幼少期に両親を亡くしたことから、両親がいる家庭のその“典型性”に憧れを持ち続けたことが原因として挙げられている。

そして男は大学生になり、恋人である美紀を亡くし、
再び身近な存在を失ってしまう。
その喪失感が、また彼の演技に拍車をかけた。
友人に聞いた話を、別のシーンで別の友人に一語一句違わず話すシーンからは、彼が虚言癖として悪意なく嘘をつき別の自分を演じている様子が窺えた。

どこまでが演技なのか、自分でもわからなくなっているシーンがあったが、誰しもが経験することなのではないかとも思う。
憧れの姿を思い描き、その理想に近づけようとしているという点では、至って普通のことのようにも見えてしまった。

しかし、男は美紀の亡骸から小指だけを盗み、ホルマリン漬けにし持ち歩いている。
それは虚言癖であること以上に、演技をして生活していること以上に狂気を感じる。
男は両親を亡くしたさいも、両親の髪の毛や爪を箱に入れて保管していた。

そうすることで、男は何を得るのか。

おそらく、自分の中にある影の部分。
陽の光に当たりたくない、誰の目に触れたくないような、陰鬱な気持ちを、物に代えて持ち歩くことで安心して生活できるのだと思う。

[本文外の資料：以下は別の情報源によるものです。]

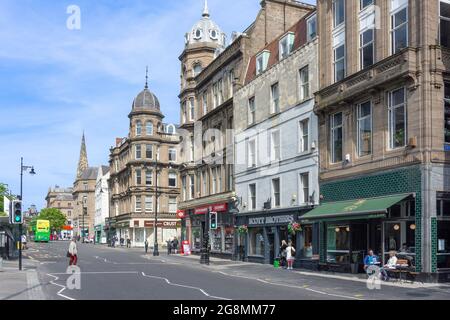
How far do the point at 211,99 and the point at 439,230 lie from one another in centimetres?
2854

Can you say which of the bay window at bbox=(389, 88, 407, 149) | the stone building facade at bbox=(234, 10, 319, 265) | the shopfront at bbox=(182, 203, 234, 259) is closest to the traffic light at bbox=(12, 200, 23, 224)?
the shopfront at bbox=(182, 203, 234, 259)

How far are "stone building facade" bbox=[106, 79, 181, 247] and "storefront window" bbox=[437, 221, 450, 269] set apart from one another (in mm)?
58806

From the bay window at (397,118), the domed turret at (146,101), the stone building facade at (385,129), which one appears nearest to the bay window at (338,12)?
the stone building facade at (385,129)

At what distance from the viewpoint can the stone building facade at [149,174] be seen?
82500 millimetres

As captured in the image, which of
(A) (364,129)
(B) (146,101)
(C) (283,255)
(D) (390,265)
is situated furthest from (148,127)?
(D) (390,265)

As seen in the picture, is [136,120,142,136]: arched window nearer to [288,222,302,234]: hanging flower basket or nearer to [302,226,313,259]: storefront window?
[288,222,302,234]: hanging flower basket

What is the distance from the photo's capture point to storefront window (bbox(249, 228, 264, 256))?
39.9 m

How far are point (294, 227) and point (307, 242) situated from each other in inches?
44.3

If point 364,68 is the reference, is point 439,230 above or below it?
below

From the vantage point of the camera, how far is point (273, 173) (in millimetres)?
38312

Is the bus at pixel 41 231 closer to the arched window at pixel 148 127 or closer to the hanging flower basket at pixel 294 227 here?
the arched window at pixel 148 127

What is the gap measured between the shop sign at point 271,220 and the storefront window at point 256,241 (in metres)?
0.52
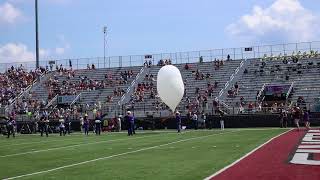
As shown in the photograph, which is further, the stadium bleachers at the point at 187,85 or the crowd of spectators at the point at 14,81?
the crowd of spectators at the point at 14,81

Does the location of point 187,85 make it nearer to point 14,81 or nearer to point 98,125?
point 98,125

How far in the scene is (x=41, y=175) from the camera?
41.6ft

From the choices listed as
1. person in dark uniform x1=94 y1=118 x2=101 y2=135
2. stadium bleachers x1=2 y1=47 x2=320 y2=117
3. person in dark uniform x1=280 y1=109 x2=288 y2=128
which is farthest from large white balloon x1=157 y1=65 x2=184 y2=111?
stadium bleachers x1=2 y1=47 x2=320 y2=117

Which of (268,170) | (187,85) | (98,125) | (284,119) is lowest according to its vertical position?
(268,170)

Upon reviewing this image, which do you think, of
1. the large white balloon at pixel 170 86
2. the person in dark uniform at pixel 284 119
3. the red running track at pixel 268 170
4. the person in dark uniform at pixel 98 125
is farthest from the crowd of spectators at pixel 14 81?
the red running track at pixel 268 170

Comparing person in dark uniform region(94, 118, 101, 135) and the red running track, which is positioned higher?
person in dark uniform region(94, 118, 101, 135)

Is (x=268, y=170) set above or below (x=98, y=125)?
below

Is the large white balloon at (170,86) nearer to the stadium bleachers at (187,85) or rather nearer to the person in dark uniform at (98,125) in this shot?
the person in dark uniform at (98,125)

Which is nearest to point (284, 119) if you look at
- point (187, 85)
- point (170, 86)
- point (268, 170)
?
point (170, 86)

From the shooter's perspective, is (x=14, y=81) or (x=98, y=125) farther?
(x=14, y=81)

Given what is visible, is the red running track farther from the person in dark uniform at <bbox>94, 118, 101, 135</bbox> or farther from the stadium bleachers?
the stadium bleachers

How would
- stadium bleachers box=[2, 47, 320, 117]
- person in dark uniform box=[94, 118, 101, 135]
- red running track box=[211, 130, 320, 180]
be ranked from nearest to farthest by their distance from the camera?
red running track box=[211, 130, 320, 180]
person in dark uniform box=[94, 118, 101, 135]
stadium bleachers box=[2, 47, 320, 117]

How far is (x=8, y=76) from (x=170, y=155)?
5193 centimetres

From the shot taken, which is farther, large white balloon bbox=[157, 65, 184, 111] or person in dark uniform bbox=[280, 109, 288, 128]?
person in dark uniform bbox=[280, 109, 288, 128]
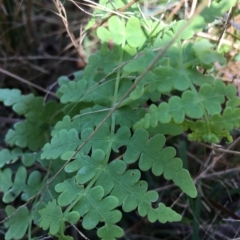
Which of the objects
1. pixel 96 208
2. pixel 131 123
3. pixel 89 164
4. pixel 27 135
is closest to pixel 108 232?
pixel 96 208

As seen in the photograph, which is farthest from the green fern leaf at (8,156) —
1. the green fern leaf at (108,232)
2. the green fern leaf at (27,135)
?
the green fern leaf at (108,232)

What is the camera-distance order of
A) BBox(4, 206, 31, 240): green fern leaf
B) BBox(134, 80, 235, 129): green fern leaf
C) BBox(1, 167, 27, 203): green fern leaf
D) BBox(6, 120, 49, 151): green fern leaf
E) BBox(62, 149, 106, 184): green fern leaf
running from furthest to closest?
BBox(6, 120, 49, 151): green fern leaf < BBox(1, 167, 27, 203): green fern leaf < BBox(4, 206, 31, 240): green fern leaf < BBox(62, 149, 106, 184): green fern leaf < BBox(134, 80, 235, 129): green fern leaf

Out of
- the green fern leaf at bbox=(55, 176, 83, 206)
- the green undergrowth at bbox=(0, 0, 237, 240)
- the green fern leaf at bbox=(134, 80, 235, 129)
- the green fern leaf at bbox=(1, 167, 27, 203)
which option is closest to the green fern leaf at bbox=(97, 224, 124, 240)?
the green undergrowth at bbox=(0, 0, 237, 240)

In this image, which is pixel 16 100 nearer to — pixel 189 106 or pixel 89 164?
pixel 89 164

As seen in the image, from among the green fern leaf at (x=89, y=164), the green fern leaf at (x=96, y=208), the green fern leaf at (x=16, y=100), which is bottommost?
the green fern leaf at (x=16, y=100)

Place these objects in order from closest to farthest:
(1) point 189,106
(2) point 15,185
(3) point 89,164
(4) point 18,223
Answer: (1) point 189,106 < (3) point 89,164 < (4) point 18,223 < (2) point 15,185

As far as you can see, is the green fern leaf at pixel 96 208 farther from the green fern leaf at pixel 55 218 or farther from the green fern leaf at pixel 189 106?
the green fern leaf at pixel 189 106

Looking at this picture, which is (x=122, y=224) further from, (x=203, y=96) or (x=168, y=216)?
(x=203, y=96)

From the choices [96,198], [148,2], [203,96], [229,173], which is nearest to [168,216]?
[96,198]

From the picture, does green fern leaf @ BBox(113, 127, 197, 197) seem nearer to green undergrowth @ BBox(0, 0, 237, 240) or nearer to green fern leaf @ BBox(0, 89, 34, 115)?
green undergrowth @ BBox(0, 0, 237, 240)
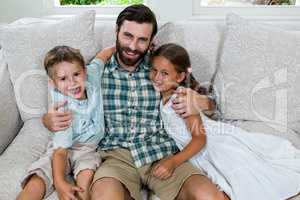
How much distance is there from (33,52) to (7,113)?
31 cm

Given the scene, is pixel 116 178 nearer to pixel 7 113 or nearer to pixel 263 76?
pixel 7 113

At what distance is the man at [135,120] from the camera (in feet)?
4.79

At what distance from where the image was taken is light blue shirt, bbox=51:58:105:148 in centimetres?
156

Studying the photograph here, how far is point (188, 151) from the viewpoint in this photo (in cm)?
151

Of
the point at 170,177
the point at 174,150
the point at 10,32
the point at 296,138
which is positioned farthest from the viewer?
the point at 10,32

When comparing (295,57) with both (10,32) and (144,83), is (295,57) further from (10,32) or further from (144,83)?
(10,32)

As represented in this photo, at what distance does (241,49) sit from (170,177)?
72 centimetres

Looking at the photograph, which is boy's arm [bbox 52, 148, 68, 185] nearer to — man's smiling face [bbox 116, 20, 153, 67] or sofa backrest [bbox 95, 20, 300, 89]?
man's smiling face [bbox 116, 20, 153, 67]

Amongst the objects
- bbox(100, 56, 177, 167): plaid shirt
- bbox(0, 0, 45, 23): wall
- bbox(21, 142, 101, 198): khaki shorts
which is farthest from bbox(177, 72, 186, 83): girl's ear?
bbox(0, 0, 45, 23): wall

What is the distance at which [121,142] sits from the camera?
1611mm

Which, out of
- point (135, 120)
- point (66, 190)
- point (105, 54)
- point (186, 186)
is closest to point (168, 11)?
point (105, 54)

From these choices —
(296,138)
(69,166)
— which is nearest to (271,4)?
(296,138)

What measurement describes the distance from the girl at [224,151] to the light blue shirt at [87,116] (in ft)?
0.84

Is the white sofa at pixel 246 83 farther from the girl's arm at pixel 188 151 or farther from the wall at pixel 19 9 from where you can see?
the wall at pixel 19 9
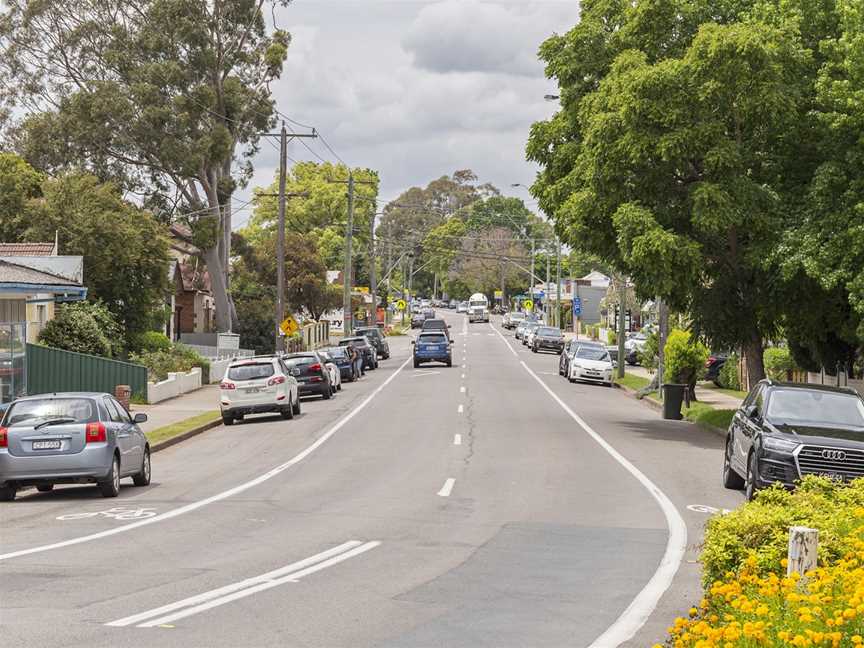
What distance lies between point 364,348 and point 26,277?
104ft

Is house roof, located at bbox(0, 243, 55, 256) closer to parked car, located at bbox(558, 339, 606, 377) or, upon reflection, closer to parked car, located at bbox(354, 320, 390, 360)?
parked car, located at bbox(558, 339, 606, 377)

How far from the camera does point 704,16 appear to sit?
104 ft

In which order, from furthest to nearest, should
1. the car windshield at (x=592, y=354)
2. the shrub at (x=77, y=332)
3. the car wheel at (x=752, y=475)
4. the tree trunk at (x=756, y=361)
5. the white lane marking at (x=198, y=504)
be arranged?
the car windshield at (x=592, y=354), the shrub at (x=77, y=332), the tree trunk at (x=756, y=361), the car wheel at (x=752, y=475), the white lane marking at (x=198, y=504)

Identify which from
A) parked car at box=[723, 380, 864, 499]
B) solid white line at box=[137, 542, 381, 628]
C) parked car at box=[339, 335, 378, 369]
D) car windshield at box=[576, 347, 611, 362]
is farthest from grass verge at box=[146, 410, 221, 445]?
parked car at box=[339, 335, 378, 369]

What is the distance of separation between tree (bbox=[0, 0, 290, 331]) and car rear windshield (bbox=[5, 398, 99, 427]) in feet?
126

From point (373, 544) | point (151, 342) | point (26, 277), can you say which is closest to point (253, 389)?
point (26, 277)

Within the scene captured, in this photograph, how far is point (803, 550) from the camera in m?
8.16

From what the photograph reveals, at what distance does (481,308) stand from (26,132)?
9198 centimetres

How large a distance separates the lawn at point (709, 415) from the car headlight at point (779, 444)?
46.2 feet

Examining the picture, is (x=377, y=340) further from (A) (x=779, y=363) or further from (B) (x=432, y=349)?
(A) (x=779, y=363)

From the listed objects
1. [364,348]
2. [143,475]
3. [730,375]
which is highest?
[364,348]

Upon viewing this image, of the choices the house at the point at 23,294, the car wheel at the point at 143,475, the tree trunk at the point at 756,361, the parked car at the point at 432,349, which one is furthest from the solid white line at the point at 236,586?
the parked car at the point at 432,349

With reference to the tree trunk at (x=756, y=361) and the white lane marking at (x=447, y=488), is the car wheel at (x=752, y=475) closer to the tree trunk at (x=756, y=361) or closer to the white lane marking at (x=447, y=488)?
the white lane marking at (x=447, y=488)

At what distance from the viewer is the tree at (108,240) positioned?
46500 mm
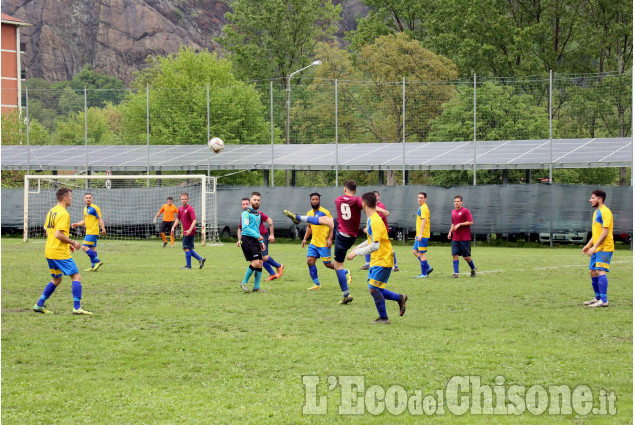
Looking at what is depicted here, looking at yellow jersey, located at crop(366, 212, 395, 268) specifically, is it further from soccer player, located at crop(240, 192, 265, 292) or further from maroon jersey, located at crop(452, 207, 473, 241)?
maroon jersey, located at crop(452, 207, 473, 241)

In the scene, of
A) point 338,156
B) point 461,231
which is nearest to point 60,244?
point 461,231

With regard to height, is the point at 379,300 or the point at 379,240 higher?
the point at 379,240

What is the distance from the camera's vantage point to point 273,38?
67438 mm

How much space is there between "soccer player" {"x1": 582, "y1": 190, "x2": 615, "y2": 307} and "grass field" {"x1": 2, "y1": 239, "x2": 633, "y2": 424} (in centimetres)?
38

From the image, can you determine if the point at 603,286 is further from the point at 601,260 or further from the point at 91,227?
the point at 91,227

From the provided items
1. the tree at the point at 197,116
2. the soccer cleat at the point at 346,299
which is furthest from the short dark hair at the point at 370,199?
the tree at the point at 197,116

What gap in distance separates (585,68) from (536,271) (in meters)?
40.7

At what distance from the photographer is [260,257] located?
48.2 feet

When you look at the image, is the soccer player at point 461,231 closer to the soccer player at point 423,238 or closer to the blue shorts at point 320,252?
the soccer player at point 423,238

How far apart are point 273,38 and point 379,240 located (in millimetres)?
58978

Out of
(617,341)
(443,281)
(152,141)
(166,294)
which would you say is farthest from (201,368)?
(152,141)

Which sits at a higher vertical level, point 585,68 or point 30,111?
point 585,68

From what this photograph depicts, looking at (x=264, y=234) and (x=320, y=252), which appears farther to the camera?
(x=264, y=234)

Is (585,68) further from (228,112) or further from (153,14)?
(153,14)
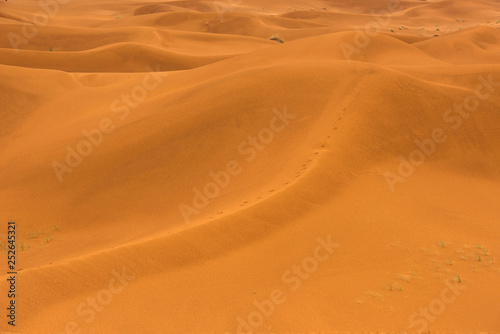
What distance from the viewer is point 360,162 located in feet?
18.4

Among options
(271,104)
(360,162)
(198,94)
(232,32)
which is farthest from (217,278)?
(232,32)

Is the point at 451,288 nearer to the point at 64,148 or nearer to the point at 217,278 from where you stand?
the point at 217,278

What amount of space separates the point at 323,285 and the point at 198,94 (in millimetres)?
5202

ただ、演技の多い男の生活を見ると、美紀のことを真っ直ぐに愛していたかどうかも怪しく感じる。
本当に、持ち歩きたいほど、美紀のことを欲していたのだろうか。
それさえも演技だったのではないかと思ってしまった。

しかし、衝撃のラストシーンから、美紀への愛だけは本当だったのだろうと思わされる。
どうか、男には幸せになってほしいと願ってしまった。

本作品は、人間の暗い部分、陰鬱な気持ちも受け入れてくれるような、救われた気持ちになる作品であった。
中村文則先生の作品は何冊か読んできたが、また他の作品も読んでみたいと思う。